Free Keto Meal Plan:Â STEP-BY-STEP KETO DIET PLAN FOR BEGINNERS
STATS:
- Course: Dessert
- Cuisine: American
- Prep Time: Thirty-five mins
- Cook Time: An hour
- Total Time: 1 hour, 35 minutes
- Servings: 16 servings
- Calories: 343 kcal
EQUIPMENT:
- Large skillet
- Spatula
- Large Bundt pan
- Medium bowl
- Whisk
- Large bowl
- Beater
INGREDIENTS:
BUTTERED PECANS:
- 1 Âľ cup chopped pecans
- 1 tbsp. Butter
- ½ tsp. salt
CAKE:
- 2 cups almond flour
- One-third cup coconut flour
- One-third cup unflavored whey protein powder
- 1 tbsp. baking powder
- ½ cup butter
- 2/3 cup swerves brown
- 4 large eggs
- 1 tsp. vanilla extract
- ½ cup water
- 1 ÂĽ cups buttered pecan
FROSTING:
- 8 ounces cream cheese
- ÂĽ cup butter
- ½ cup powdered sweetener
- ÂĽ cup heavy cream
- 1 tsp. vanilla extract
- ½ cup buttered pecans
INGREDIENT NOTES:
PECANS:
- Pecans are used to make the pecan pound cake, & its frosting.
BUTTER:
- We use the butter to roast the pecans, to make the frosting & cake. I utilize salty butter for all these but we can also utilize unsalted butter also.
ALMOND FLOUR:
- We need properly fine almond flour to make this cake, we can also use pecan flour but only substitute ½ cup of pecan flour with the almond otherwise the cake becomes very dry.
COCONUT FLOUR:
- We can also use coconut flour in small quantities to make a light & fluffy cake.
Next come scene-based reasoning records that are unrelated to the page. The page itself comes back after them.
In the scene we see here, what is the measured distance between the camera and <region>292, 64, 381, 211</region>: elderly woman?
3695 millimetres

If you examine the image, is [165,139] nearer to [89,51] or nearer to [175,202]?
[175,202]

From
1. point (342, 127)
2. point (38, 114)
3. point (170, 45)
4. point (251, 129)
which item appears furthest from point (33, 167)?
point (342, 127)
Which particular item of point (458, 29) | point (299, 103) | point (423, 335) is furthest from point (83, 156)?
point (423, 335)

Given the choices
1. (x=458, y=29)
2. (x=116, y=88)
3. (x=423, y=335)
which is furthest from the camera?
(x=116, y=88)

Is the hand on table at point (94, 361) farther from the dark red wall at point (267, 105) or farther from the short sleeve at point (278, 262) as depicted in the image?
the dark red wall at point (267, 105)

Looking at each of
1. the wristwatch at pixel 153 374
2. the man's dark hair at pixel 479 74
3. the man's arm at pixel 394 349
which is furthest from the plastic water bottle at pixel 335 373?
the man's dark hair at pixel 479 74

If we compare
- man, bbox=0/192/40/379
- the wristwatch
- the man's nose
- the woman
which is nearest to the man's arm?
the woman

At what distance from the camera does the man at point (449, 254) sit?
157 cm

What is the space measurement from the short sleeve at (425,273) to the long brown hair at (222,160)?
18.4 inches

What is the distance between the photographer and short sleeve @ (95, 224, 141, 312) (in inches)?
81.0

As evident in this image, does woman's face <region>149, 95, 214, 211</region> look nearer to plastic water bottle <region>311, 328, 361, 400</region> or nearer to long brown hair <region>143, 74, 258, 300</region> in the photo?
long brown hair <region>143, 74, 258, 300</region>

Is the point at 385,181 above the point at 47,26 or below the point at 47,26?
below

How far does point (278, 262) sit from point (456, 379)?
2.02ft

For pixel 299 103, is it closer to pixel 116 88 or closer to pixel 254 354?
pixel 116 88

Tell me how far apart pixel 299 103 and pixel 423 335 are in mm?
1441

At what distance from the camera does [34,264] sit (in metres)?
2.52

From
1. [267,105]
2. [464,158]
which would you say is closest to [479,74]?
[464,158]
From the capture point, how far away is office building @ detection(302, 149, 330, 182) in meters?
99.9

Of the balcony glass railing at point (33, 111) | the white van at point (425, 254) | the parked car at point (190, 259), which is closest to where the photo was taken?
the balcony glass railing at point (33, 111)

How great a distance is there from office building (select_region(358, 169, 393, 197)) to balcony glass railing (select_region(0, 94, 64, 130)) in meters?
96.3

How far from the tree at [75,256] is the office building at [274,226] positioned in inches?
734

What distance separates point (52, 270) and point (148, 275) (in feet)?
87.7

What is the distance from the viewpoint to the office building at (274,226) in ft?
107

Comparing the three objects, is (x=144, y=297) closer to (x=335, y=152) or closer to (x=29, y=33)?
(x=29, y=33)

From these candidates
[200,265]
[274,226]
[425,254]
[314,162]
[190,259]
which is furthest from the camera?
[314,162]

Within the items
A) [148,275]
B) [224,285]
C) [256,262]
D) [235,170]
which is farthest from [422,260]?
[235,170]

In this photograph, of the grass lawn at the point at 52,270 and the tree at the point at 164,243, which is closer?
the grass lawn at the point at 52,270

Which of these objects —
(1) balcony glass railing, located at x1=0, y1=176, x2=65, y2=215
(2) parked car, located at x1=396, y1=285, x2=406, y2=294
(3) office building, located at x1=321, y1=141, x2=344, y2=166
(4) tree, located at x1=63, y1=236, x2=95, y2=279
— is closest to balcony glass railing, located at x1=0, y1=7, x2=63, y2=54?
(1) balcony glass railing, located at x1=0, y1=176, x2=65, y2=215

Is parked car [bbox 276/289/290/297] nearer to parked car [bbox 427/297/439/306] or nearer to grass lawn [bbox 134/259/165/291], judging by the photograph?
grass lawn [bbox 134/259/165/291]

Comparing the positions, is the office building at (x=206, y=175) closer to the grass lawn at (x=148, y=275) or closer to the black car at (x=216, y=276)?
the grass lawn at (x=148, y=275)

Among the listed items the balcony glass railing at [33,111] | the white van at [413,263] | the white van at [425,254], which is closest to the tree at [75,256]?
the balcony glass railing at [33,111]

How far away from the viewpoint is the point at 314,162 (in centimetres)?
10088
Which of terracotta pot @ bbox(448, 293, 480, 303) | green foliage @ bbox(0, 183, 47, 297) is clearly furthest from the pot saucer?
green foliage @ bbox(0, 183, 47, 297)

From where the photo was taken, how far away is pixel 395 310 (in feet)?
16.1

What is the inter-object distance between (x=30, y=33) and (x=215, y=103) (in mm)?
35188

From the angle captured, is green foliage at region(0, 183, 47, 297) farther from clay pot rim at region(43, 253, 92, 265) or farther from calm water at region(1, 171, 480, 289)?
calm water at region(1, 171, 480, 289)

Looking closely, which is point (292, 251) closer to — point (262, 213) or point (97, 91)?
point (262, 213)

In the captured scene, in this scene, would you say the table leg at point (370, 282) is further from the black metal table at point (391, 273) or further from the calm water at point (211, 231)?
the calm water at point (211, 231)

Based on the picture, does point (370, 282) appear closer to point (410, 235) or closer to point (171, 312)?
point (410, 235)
Coconut also helps to lower the carb counts in this cake.
PROTEIN POWDER:
- I use unflavored whey protein powder to make this recipe because it is necessary to make all the keto-friendly cakes to get light & fluffy cakes. If you don’t add the protein powder, so you will not get the perfect cake. You can substitute the whey powder with egg white protein powder as well.
SWEETENER:
- I used swerve brown to make the cake and powdered sweetener to make the frosting.
CREAM CHEESE:
- I use cream cheese to make the frosting and it is combined with the butter. It gives structure to the frosting without adding too much sweetener.
HEAVY CREAM:
- Heavy cream is utilized to make the icing for this pecan butter cake.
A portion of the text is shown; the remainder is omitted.